Les chercheurs ont découvert un gène jusqu’alors inconnu lié à l’accumulation de calcium dans les artères coronaires, signe avant-coureur de futures maladies cardiaques. Ils ont découvert que les médicaments ou suppléments nutritionnels existants pourraient cibler certains de ces gènes, offrant ainsi de nouvelles façons potentielles de prévenir les maladies coronariennes.

La maladie coronarienne est une cause majeure de morbidité et de mortalité dans les pays développés. La cause principale est l’athérosclérose, l’accumulation de plaque sur les parois des artères. La calcification des artères coronaires (CAC) est la présence de calcium dans les artères coronaires qui irriguent le muscle cardiaque et constitue un signe précoce de maladie coronarienne.

Bien que l’héritabilité de la calcification des artères coronaires soit estimée entre 30 et 40 %, seuls quelques gènes responsables ont été identifiés à ce jour. Des chercheurs de l’Université de Virginie ont donc à nouveau examiné les facteurs génétiques qui influencent la calcification des artères coronaires.

"La calcification des artères coronaires reflète l'accumulation d'une exposition permanente des vaisseaux sanguins à des facteurs de risque", a déclaré Clint Miller, l'un des auteurs correspondants de l'étude. "Alors que des études il y a plus de dix ans ont identifié une poignée de gènes, il est devenu évident que des études plus vastes et plus diversifiées seraient nécessaires pour commencer à identifier les voies sous-jacentes à la calcification des artères coronaires."

Les chercheurs ont mené à ce jour la plus grande méta-analyse d’études d’association pangénomique (GWAS), en examinant les données de 26 909 individus d’ascendance européenne et de 8 867 individus d’ascendance africaine. Ils ont trouvé 43 gènes candidats CAC à 11 emplacements chromosomiques différents. Huit de ces localisations n’étaient auparavant pas associées au CAC et cinq n’étaient pas associées à une maladie coronarienne.

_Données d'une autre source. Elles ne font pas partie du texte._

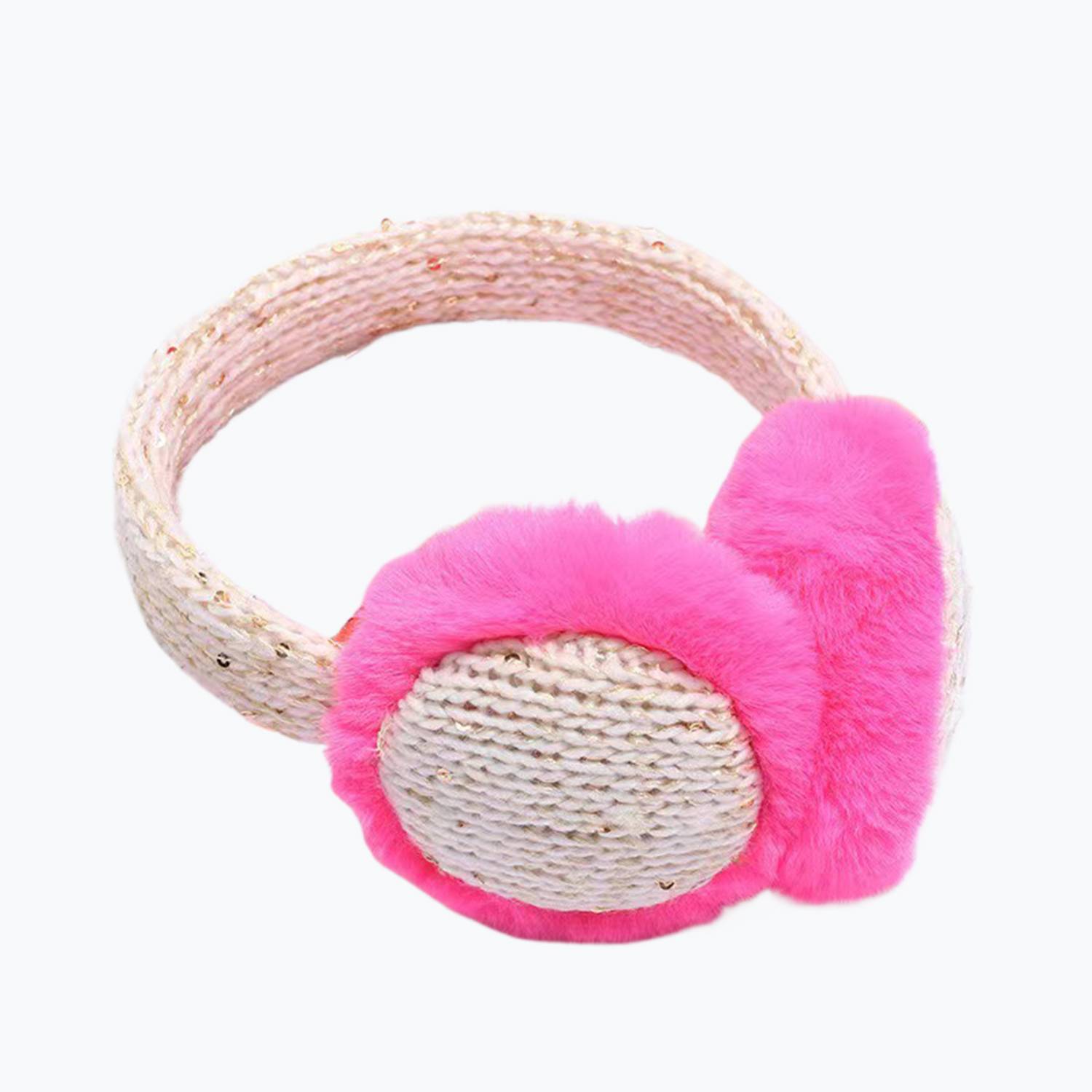 Winter Outdoor Furry Ear Warmers 2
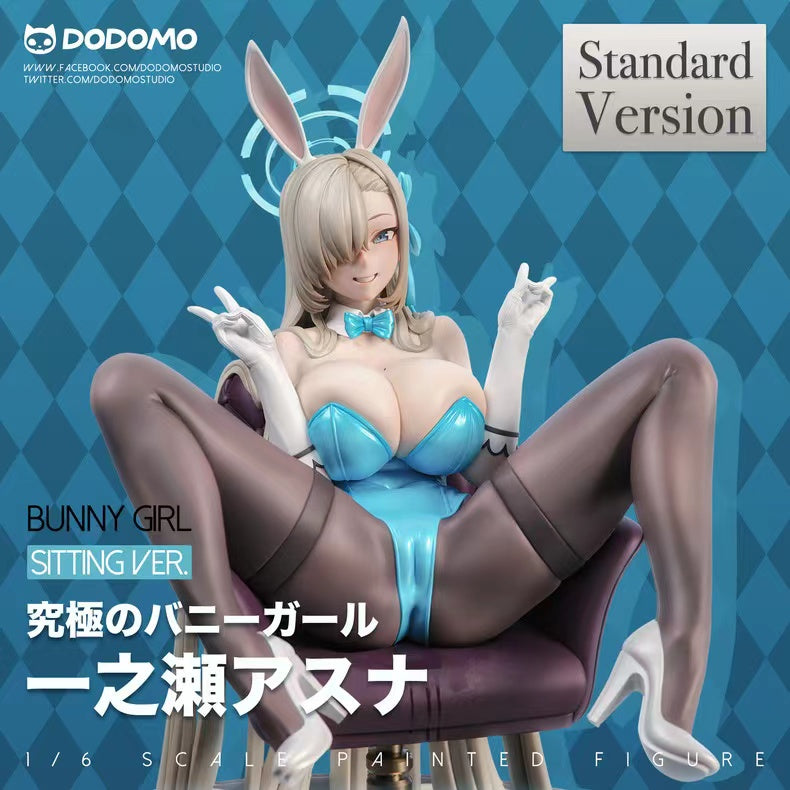 【Pre-sale】1/6 Scale Bunny Girl Sitting Asuna-Blue Archive-Dodomo Studio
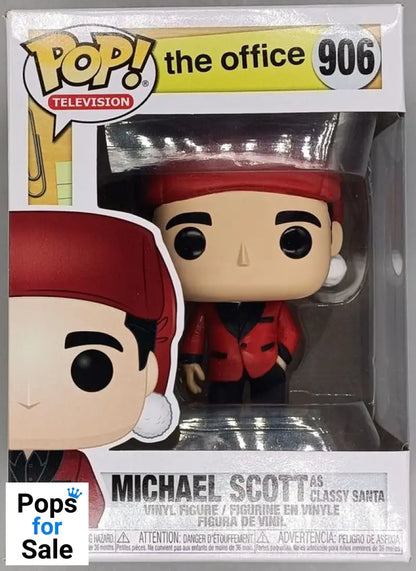 #906 Michael Scott (as Classy Santa) - The Office - Box Damaged Funko POP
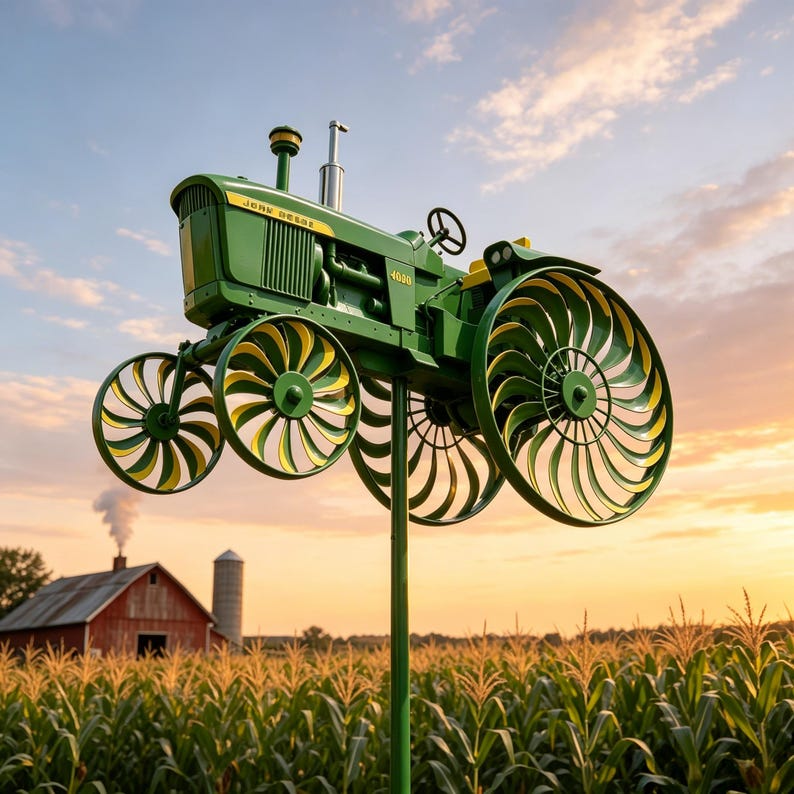 🔥Limited Edition, Only 100 Sets Left! Classic Tractor Garden Wind Spinner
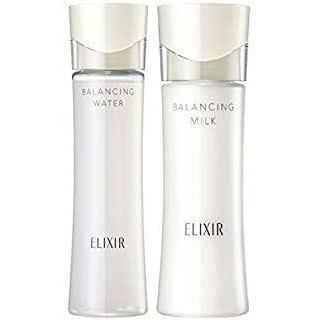 100% Authentic ELIXIR Reflet Balancing Water 2, Toner 5.7 fl oz (168 ml) + Emulsion 4.4 fl oz (130 m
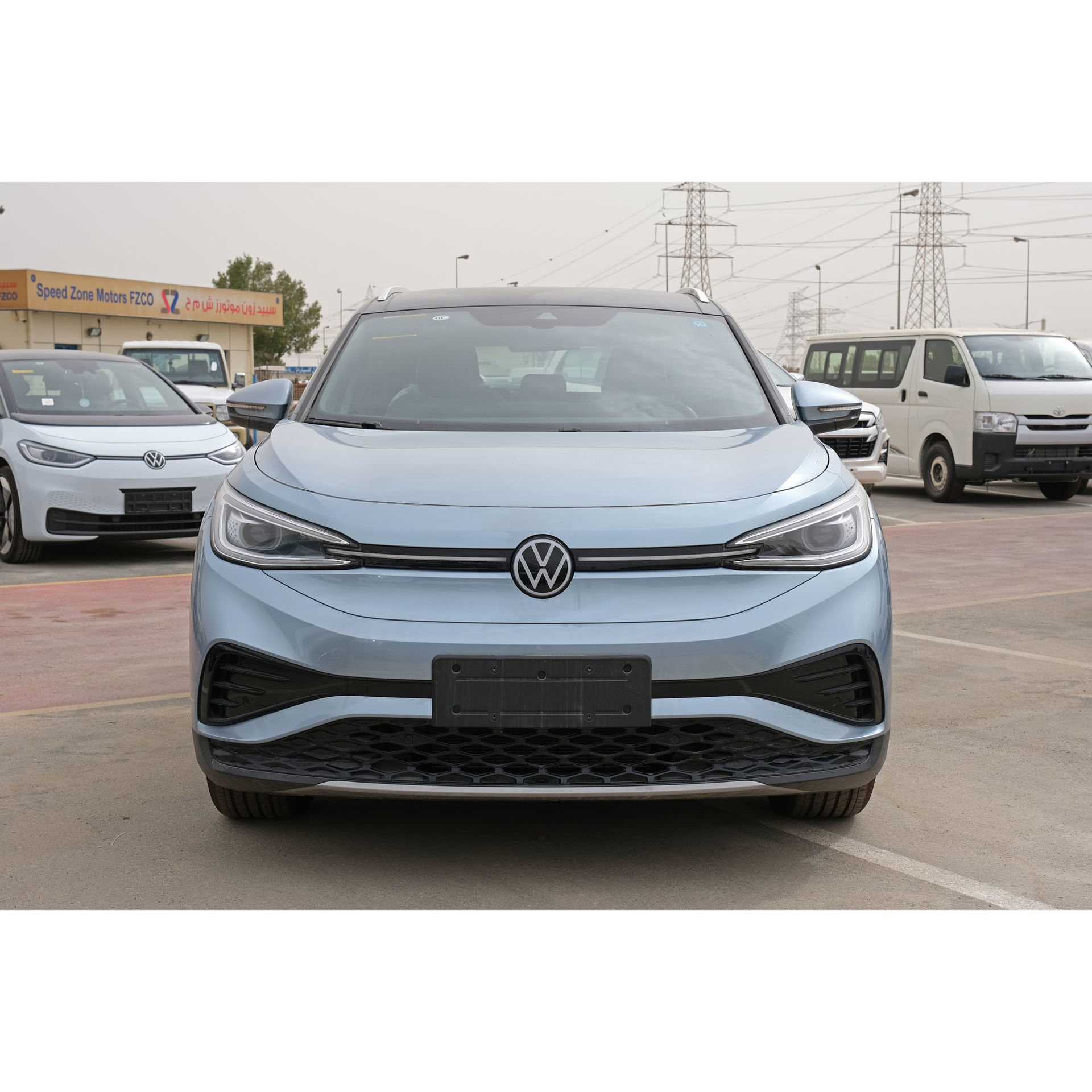 Buy Online Volkswagen ID4 Pure Plus, Electric, Sky Blue 2021 in UAE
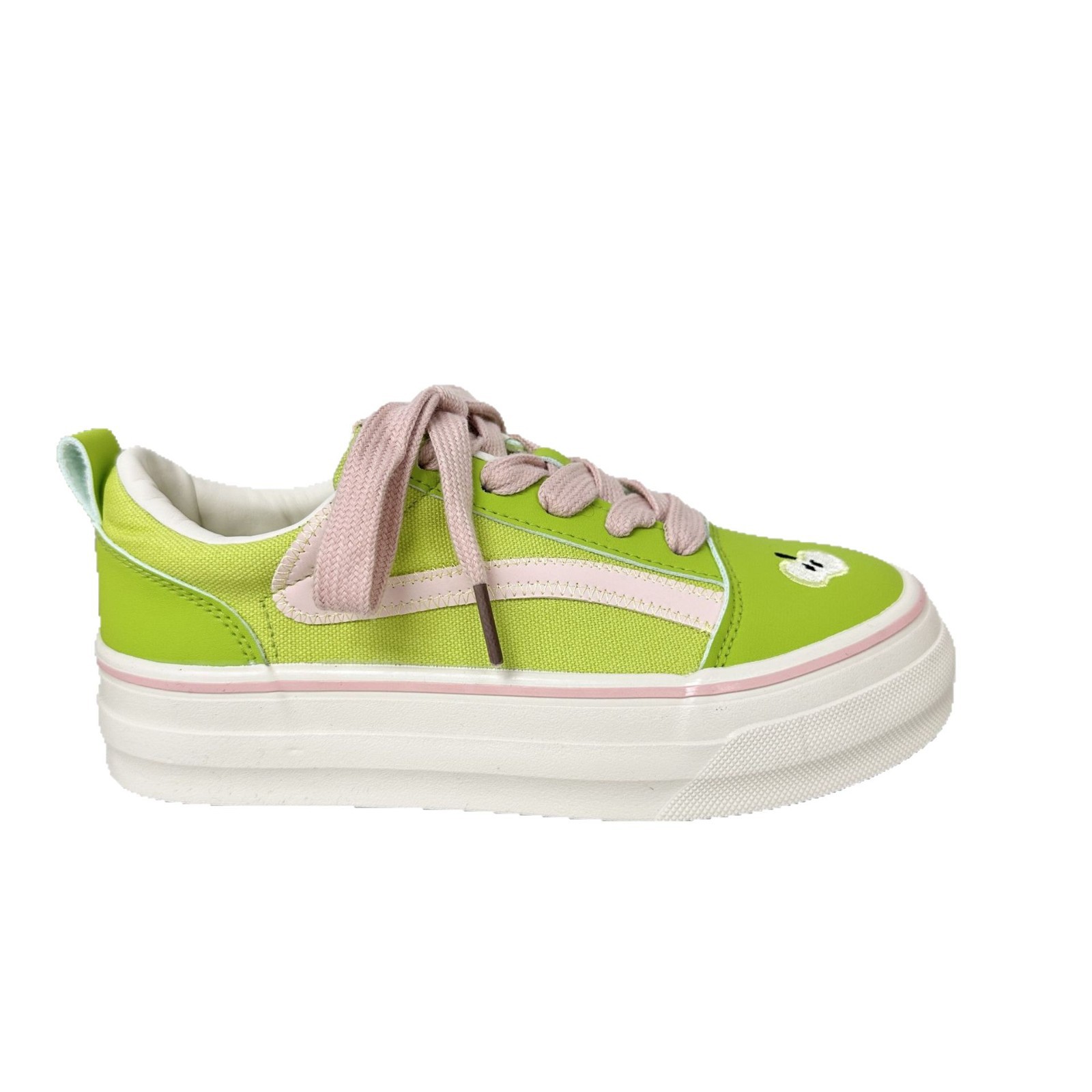Yuanbo Apple bordado 2025 nuevo estilo de escuela de zapatos de entrenamiento alemán de suela gruesa estilo universal de moda zapatos deportivos casuales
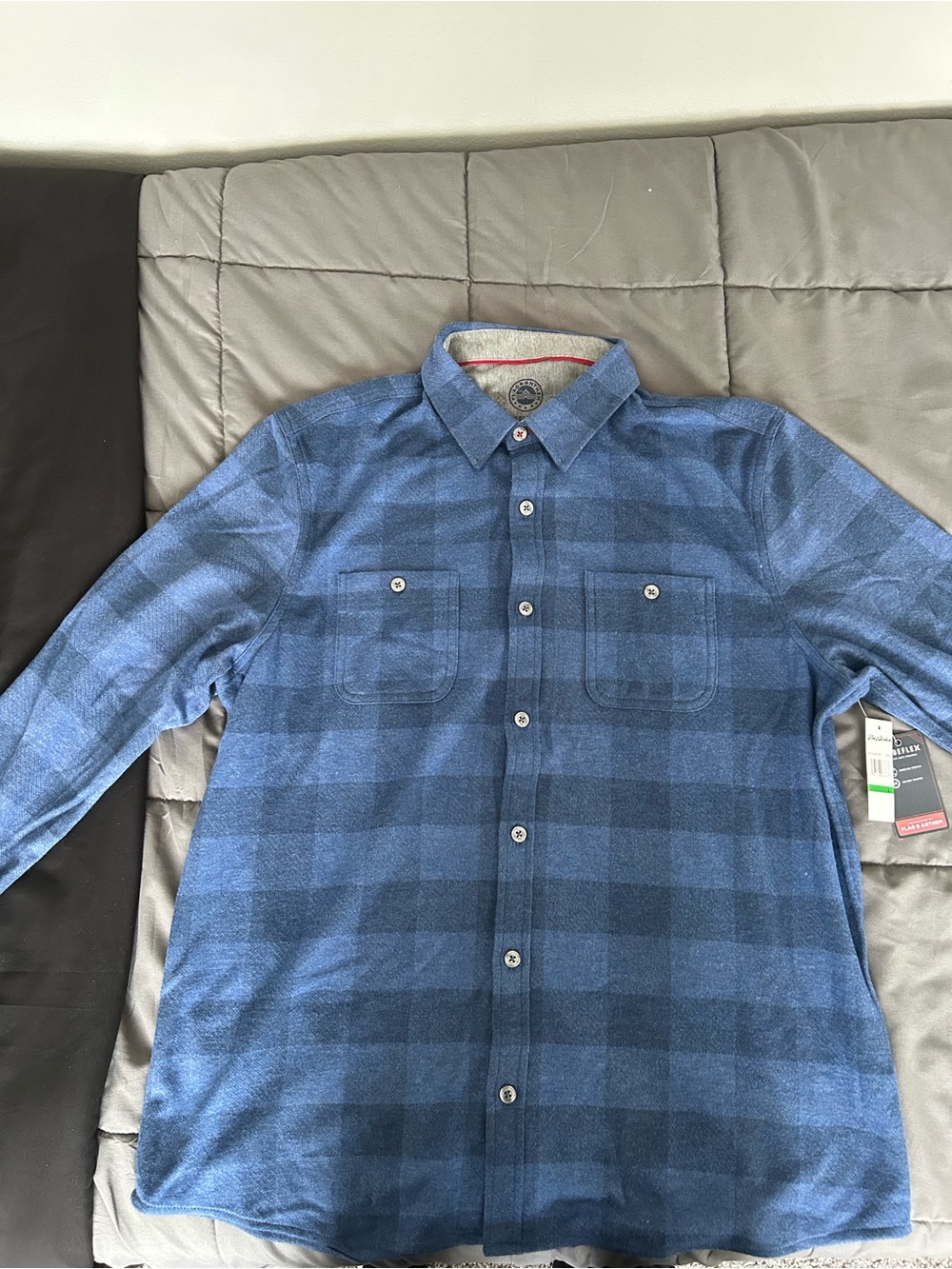 Men's Blue Checked Casual Button-Down Shirt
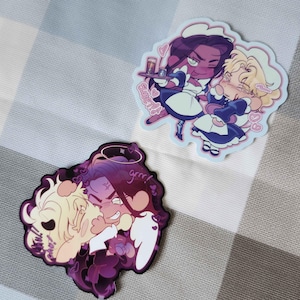 Alien Stage Hyuluka Demon & Angel and Maid klistermärkesset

L'un des gènes découverts, ENPP1, est altéré dans une forme rare de calcification artérielle chez les nourrissons. Les chercheurs ont également identifié des gènes impliqués dans la voie de signalisation de l’adénosine, connue pour inhiber la calcification artérielle. Pour valider leurs résultats, les chercheurs ont mené des études génétiques sur le tissu de l'artère coronaire humaine et les cellules musculaires lisses, qui ont démontré une influence génétique directe sur la calcification et les processus cellulaires associés.

Les chercheurs ont également effectué une analyse de pharmacovigilance sur 11 sites à risque pour étudier l'utilisation clinique potentielle des gènes candidats CAC. L'étude a révélé que plusieurs gènes liés au CAC sont des cibles d'interactions avec des médicaments ou des suppléments nutritionnels, tels que les vitamines C et D, offrant ainsi la possibilité d'étudier comment ces composés favorisent ou inhibent le CAC.

Des recherches supplémentaires sont nécessaires pour déterminer la meilleure façon de cibler ces gènes et leurs voies d'accès, mais les chercheurs affirment que leurs résultats pourraient conduire à une meilleure prévision des risques et à une intervention thérapeutique précoce pour prévenir le développement de la maladie coronarienne.

"Cette collaboration interdisciplinaire révèle la puissance de la méta-analyse dans une mesure peu étudiée et cliniquement pertinente", a déclaré Miller. "Nous sommes impatients de poursuivre les progrès dans la traduction de ces résultats préliminaires en applications cliniques et d'identifier des gènes supplémentaires qui généraliseront la prédiction des risques dans des populations plus diverses."

La recherche a été publiée dans la revue Nature Genetics.